§ **GIVEN TASK**: Please reproduce the items below word for word, leaving out the pictures.

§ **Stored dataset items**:
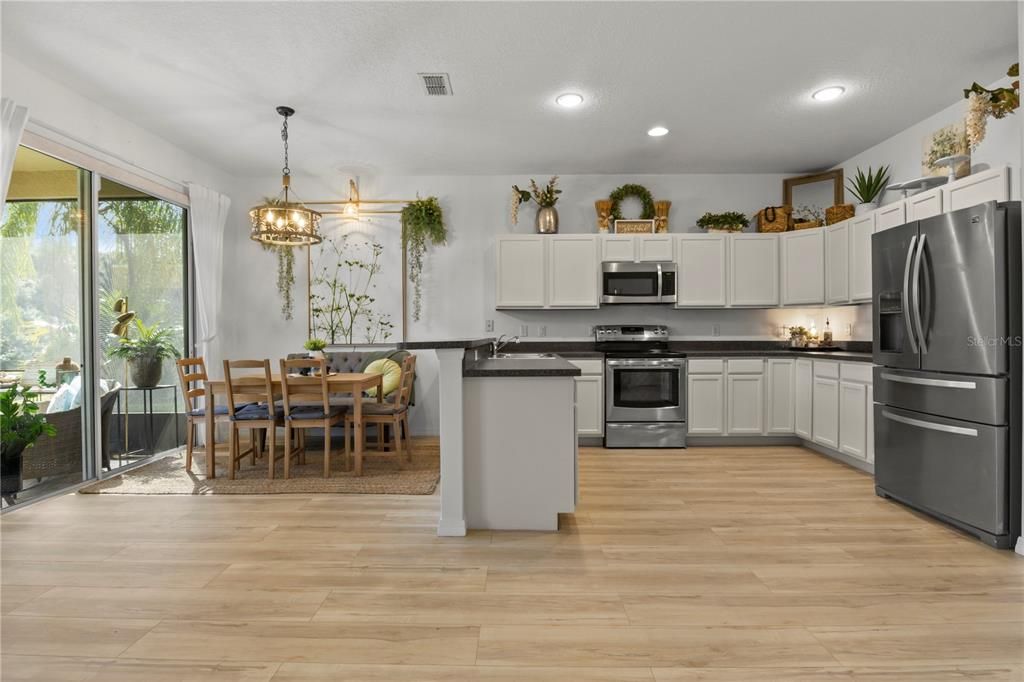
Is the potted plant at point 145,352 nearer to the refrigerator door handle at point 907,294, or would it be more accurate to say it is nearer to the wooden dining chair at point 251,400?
the wooden dining chair at point 251,400

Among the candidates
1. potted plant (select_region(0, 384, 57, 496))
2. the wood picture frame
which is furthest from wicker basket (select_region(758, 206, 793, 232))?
potted plant (select_region(0, 384, 57, 496))

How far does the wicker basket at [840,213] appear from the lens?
461 centimetres

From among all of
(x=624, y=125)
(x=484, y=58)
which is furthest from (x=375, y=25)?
(x=624, y=125)

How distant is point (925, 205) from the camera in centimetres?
354

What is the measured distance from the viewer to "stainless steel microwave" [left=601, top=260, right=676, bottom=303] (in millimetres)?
5145

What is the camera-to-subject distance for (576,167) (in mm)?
5215

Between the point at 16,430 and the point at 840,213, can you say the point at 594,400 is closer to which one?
the point at 840,213

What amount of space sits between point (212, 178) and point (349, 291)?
5.61ft

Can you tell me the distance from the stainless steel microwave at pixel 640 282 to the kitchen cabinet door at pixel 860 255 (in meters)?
1.48

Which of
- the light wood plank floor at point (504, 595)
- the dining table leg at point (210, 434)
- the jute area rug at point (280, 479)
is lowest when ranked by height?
the light wood plank floor at point (504, 595)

§ **SOLUTION TO THIS TASK**:
Is the potted plant at point 145,352 nearer to the refrigerator door handle at point 907,294, or would it be more accurate to say it is nearer to the wooden dining chair at point 251,400?
the wooden dining chair at point 251,400

Among the candidates
1. potted plant (select_region(0, 384, 57, 496))
2. the wood picture frame
which is furthest from wicker basket (select_region(758, 206, 793, 232))?
potted plant (select_region(0, 384, 57, 496))

How far does the wicker basket at [840,213] appear from the lens?
461 centimetres

From among all of
(x=624, y=125)
(x=484, y=58)
which is furthest from (x=375, y=25)?
(x=624, y=125)

How distant is point (925, 205) from the camera in centimetres?
354

What is the measured distance from the viewer to "stainless steel microwave" [left=601, top=260, right=676, bottom=303] (in millimetres)?
5145

What is the camera-to-subject distance for (576,167) (in mm)?
5215

Between the point at 16,430 and the point at 840,213, can you say the point at 594,400 is closer to which one?
the point at 840,213

What amount of space sits between point (212, 178) and point (349, 291)?
5.61ft

Can you tell me the distance from the stainless steel microwave at pixel 640 282 to the kitchen cabinet door at pixel 860 255 (in meters)?
1.48

Which of
- the light wood plank floor at point (504, 595)
- the dining table leg at point (210, 434)
- the jute area rug at point (280, 479)
is lowest when ranked by height?
the light wood plank floor at point (504, 595)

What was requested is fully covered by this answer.